▸ **Extrait du document**
=======

C’est aussi le résultat de la loi anti-fraude votée fin 2018 qui a renforcé la pénalisation de la fraude et de la loi ESSOC sur le droit à l’erreur, étendue aux contrôles sur pièces, qui a permis de faire rentrer plus vite les redressements régularisés « volontairement » par le contribuable durant le contrôle fiscal. Mais cette procédure apparaît aussi comme une forme de chantage des services de contrôle qui incite à reconnaître l’erreur pour éviter au contribuable d’être pénalisé.
Certes, il est tout à fait normal et souhaitable de traquer la fraude qui est toujours un avantage pris par un contribuable au détriment des autres. Mais faut-il pour autant se glorifier de l’augmentation du produit des contrôles fiscaux ?

Des résultats peu performants

S’il s’agit de faire la course aux pays dont les contrôles rapportent le plus, la France n’est pas gagnante. La Cour des comptes constatait en décembre dernier que « les données relatives aux résultats financiers du contrôle fiscal font apparaître la modestie relative des résultats français au regard de ceux des homologues étrangers. En effet, les montants collectés en France au titre du contrôle fiscal sont 2,5 fois moindres qu’en Allemagne et deux fois moindres qu’au Royaume-Uni en 2018 ». La hausse des résultats de 2019 vient réduire cet écart, mais celui-ci reste important :

Résultats du contrôle fiscal en Md€ collectés par an, (taux de change au 1.10.2019)
2013 2014 2015 2016 2017 2018
France 10 8,5 9,5 8,6 8,1 7,8
Royaume-Uni 10,28 11,01 10,11 11,58 11,56 14,72
États-Unis 46,87 44,23 36,58 41,13 38,31 44,23
Allemagne 18,12 20,05 18,33 16,04 19,83 19,02
Source : Cour des comptes avec attachés fiscaux

Avant 2019, les montants collectés ont baissé de 22 % entre 2013 et 2018 en France alors qu’ils augmentaient dans les autres pays, à l’exception des États-Unis où les montants collectés ont reculé de 5 %. L’année 2019 ne serait donc qu’un simple rattrapage sur lequel M Darmanin, comme à son habitude, manie la communication à merveille !

=======

▸ **Consigne a**
Extrayez de l'extrait sur le contrôle fiscal le passage qui va de « Certes, il est » jusqu'à « contrôles fiscaux ? ».

=======

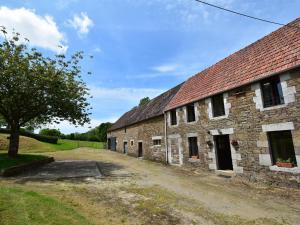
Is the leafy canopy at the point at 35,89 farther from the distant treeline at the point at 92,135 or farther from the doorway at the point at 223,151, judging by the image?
the distant treeline at the point at 92,135

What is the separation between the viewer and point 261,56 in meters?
11.6

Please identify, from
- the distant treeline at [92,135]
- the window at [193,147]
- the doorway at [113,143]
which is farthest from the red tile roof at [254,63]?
the distant treeline at [92,135]

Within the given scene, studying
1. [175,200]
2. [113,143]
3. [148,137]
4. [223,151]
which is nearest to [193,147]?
[223,151]

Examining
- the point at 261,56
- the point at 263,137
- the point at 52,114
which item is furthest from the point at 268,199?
the point at 52,114

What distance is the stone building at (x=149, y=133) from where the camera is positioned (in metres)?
19.2

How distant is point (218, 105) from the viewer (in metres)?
12.9

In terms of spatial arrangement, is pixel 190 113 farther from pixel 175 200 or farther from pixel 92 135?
pixel 92 135

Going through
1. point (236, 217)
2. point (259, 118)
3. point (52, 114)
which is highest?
point (52, 114)

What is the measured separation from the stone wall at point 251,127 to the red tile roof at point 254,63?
49cm

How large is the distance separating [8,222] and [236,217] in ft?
19.0

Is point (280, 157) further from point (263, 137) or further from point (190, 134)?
point (190, 134)

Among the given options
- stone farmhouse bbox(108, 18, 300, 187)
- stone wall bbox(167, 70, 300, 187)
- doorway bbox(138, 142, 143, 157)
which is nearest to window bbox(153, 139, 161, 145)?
stone farmhouse bbox(108, 18, 300, 187)

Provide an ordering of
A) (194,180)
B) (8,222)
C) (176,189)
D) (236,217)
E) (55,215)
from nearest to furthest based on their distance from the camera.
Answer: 1. (8,222)
2. (55,215)
3. (236,217)
4. (176,189)
5. (194,180)

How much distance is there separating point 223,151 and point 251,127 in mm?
3260
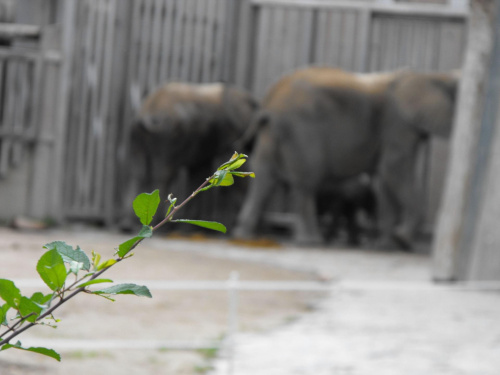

=======

▸ **Consigne b**
Affichez chaque ligne des entrées où figure le mot « distance », en tenant compte de la casse.

▸ **Réponse attendue a**
Certes, il est tout à fait normal et souhaitable de traquer la fraude qui est toujours un avantage pris par un contribuable au détriment des autres. Mais faut-il pour autant se glorifier de l’augmentation du produit des contrôles fiscaux ?

▸ **Réponse attendue b**
What distance is the stone building at (x=149, y=133) from where the camera is positioned (in metres)?
How large is the distance separating [8,222] and [236,217] in ft?
from nearest to furthest based on their distance from the camera.
How much distance is there separating point 223,151 and point 251,127 in mm?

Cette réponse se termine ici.